TASK STATEMENT
Line by line, give the data again exactly as it appears, but without pictures.

ENTRIES SHOWN
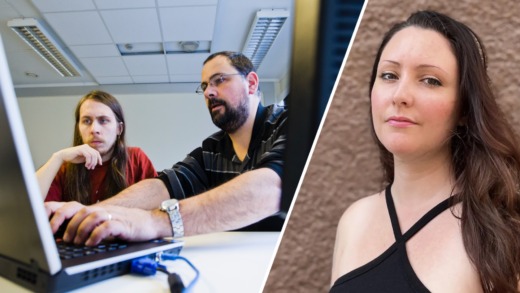 Regeringen lämnar oss med NPF utanför arbetsmarknaden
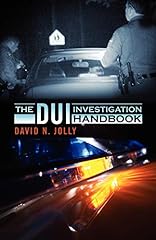 Dui investigation handbook for sale  Delivered anywhere in USA 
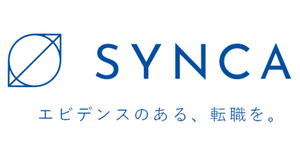 synca　ロゴ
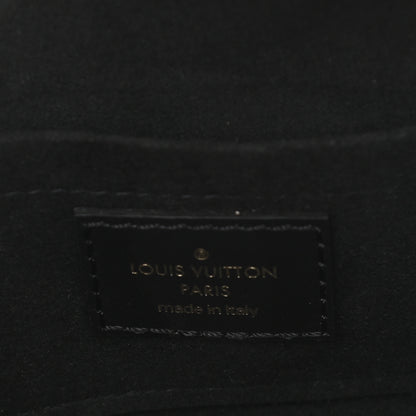 Louis Vuitton Calfskin New Wave Heart Bag Black 6 of 10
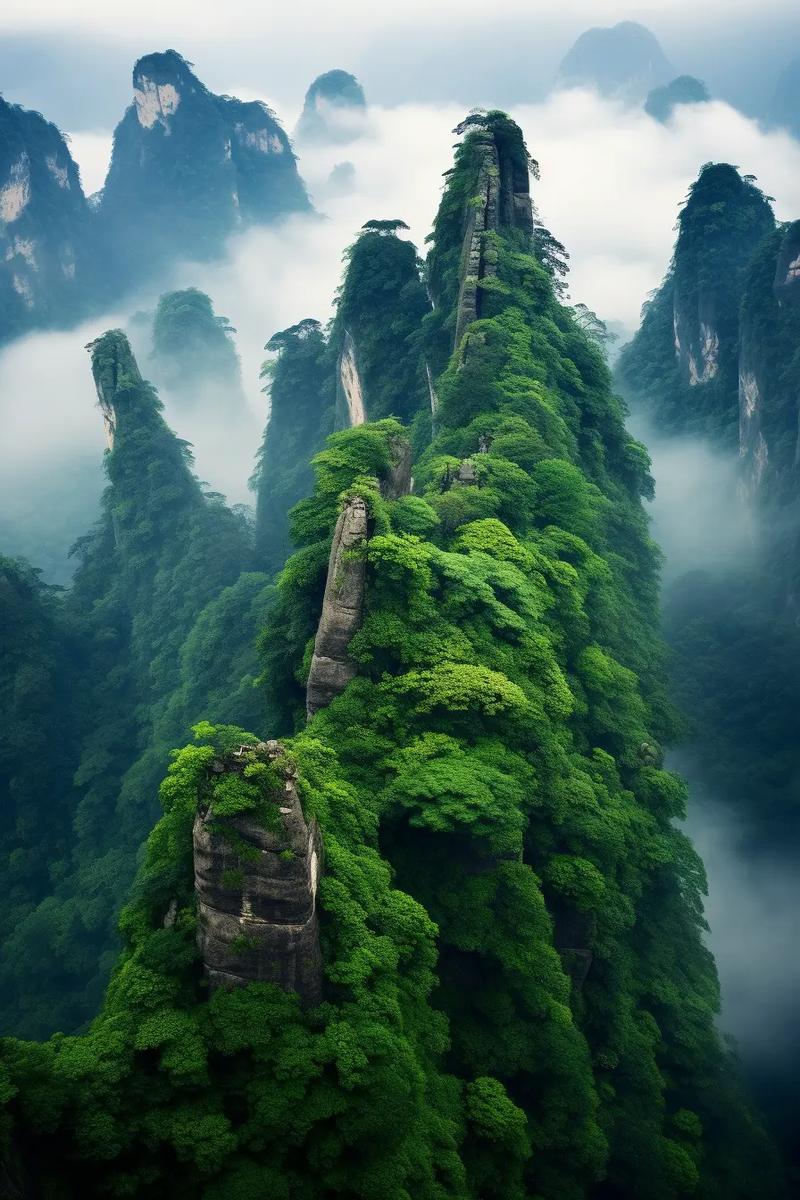 衡山.衡山是中国湖南省南部的一座著名山峰,位于衡阳市境内,是 - 抖音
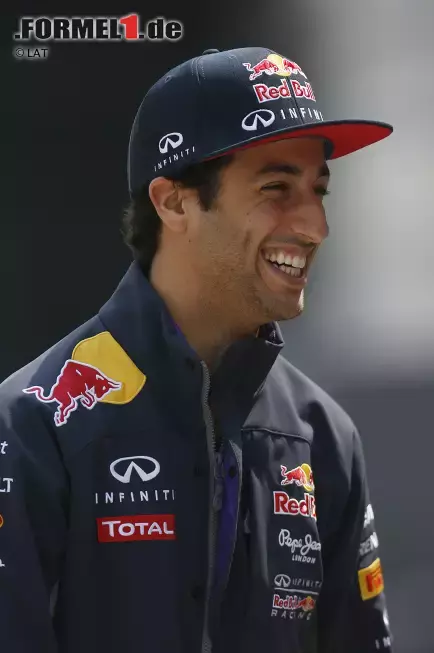 Foto zur News: Daniel Ricciardo (Red Bull)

WORKED SOLUTION
 Regeringen lämnar oss med NPF utanför arbetsmarknaden
 Dui investigation handbook for sale  Delivered anywhere in USA 
 synca　ロゴ
 Louis Vuitton Calfskin New Wave Heart Bag Black 6 of 10
 衡山.衡山是中国湖南省南部的一座著名山峰,位于衡阳市境内,是 - 抖音
 Foto zur News: Daniel Ricciardo (Red Bull)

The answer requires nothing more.